Gli abitati iniziano a diffondersi dalle zone pedemontane agli altopiani iranici e anatolici e, finalmente, giungono a popolare la piana mesopotamica[19].

L’economia ora è quasi esclusivamente a base agro-pastorale. L’agricoltura è molto favorita dall’irrigazione artificiale, i semi iniziano ad essere macinati e le tecniche di conservazione del cibo si affinano: arrostendo il seme diminuisce la sua capacità germinativa ed è più facile togliere la gluma. Prosegue comunque, accanto alla coltivazione, l’attività di raccolta e continuano ad essere sempre praticate caccia, pesca e raccolta di molluschi e crostacei.[19]

I villaggi sono autonomi ma inizia a strutturarsi un sempre più complesso sistema regionale: il sorgere degli insediamenti più a stretto contatto l’un l’altro è stato favorito principalmente dalle nuove tecniche di coltivazione, che hanno fatto aumentare di molto il rendimento delle coltivazioni e diminuire conseguentemente l’estensione territoriale di ogni villaggio.

Le abitazioni sono sempre quadrangolari, costruite con un impasto di argilla e paglia, a blocchi o mattoni (pietra e legname sono reperibili sono in alcune zone). I villaggi sono radi e non crescono molto di dimensioni rispetto ai periodi precedenti. In genere constano di poche famiglie allargate, a volte una sola. Dagli scavi degli insediamenti sembra non essere presente una diversificazione sociale o, perlomeno, questa non sembra essere molto marcata. Gli abitati sono quasi tutti delle medesime dimensioni e struttura e, dove sono presenti differenze, esse sono pressoché minime. Si può dunque ipotizzare che il potere decisionale fosse in mano del/dei capofamiglia o degli anziani.[20]

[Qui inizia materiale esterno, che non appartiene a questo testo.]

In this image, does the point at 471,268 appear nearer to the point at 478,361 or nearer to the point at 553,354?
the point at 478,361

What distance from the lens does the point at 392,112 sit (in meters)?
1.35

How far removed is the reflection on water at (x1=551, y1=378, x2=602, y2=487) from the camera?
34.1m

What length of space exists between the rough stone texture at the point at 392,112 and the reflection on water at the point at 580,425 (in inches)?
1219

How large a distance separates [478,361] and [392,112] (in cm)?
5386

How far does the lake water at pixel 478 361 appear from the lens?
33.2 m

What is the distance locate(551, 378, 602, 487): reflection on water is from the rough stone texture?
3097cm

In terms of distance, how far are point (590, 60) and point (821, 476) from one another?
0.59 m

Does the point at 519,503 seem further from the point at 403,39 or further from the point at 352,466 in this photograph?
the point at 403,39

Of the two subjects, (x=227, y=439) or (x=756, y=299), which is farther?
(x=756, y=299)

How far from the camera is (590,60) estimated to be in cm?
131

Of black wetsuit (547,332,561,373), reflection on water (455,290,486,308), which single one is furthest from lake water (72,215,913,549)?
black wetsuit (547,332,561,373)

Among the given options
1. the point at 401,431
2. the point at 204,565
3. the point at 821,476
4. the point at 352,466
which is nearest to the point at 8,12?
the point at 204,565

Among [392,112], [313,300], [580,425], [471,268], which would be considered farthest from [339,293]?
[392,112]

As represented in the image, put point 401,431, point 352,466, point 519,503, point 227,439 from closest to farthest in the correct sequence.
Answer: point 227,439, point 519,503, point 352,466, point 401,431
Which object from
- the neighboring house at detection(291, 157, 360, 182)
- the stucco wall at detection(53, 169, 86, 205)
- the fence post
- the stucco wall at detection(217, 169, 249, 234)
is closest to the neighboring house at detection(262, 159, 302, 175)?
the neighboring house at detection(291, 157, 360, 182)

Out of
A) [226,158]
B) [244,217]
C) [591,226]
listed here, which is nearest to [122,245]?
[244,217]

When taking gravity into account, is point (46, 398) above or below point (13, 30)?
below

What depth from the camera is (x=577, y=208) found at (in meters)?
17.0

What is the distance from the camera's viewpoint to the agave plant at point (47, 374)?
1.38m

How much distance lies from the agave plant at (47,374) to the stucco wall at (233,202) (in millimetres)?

Nella prima metà del VI millennio incontriamo una fase di arresto o di crisi, segnata dal diminuire sensibile dei dati archeologici (crisi forse imputabile ad un periodo di siccità, conseguente al cambiamento climatico avvenuto intorno al 10.000 e che portò un innalzamento della temperatura)[21].

Pratiche funerarie e credenze religiose

Teste di toro neolitiche a Çatalhöyük, Turchia (Museo della Civilizzazione Anatolica, Ankara)

La religiosità[22] in questa fase si basa su due fattori distinti ma indissolubilmente legati: il culto degli avi e la fertilità, sia animale (e umana) che vegetale[23].

  • Il culto degli avi potrebbe essere sorto in connessione con la nascita delle strutture patriarcali. Le sepolture avevano luogo sotto il pavimento dell’abitazione e a volte poteva trattarsi di sepolture secondarie. Interessanti sono le offerte di cibo all’interno di vasi (indice della credenza della prosecuzione della vita nell’aldilà) unitamente all’uso dell’ocra rossa sul corpo del defunto (F. Fedele parla a tal proposito di “restituzione del sangue”). A volte, i teschi venivano prelevati a parte, e su essi era rimodellato in argilla il viso del defunto, con conchiglie al posto degli occhi (Gerico, Palestina, V millennio a.C.). Il corredo funebre era generalmente composto (ove le possibilità del defunto lo permettevano) da recipienti di pietra o legno, da ornamenti e fibbie d’osso e da strumenti litici, spesso di ottima fattura.
  • L’immagine della fertilità, invece, specchio di una vita dipendente quasi esclusivamente dai ritmi e dai cicli naturali, si trova nelle raffigurazioni fittili femminili (le famose veneri steatopigie, che non fanno certo né qui né ora le loro prime apparizioni) e nelle immagini animali simboleggianti riproduttività e generazione. M. Liverani ritiene sussista la probabilità di un parallelo che gli uomini del neolitico potrebbero aver istituito tra riproduzione animale e penetrazione sessuale da un lato e riproduzione vegetale e seppellimento dei semi dall’altro, da cui potrebbe esser scaturita l’abitudine al seppellimento dei morti, in funzione ricostitutiva.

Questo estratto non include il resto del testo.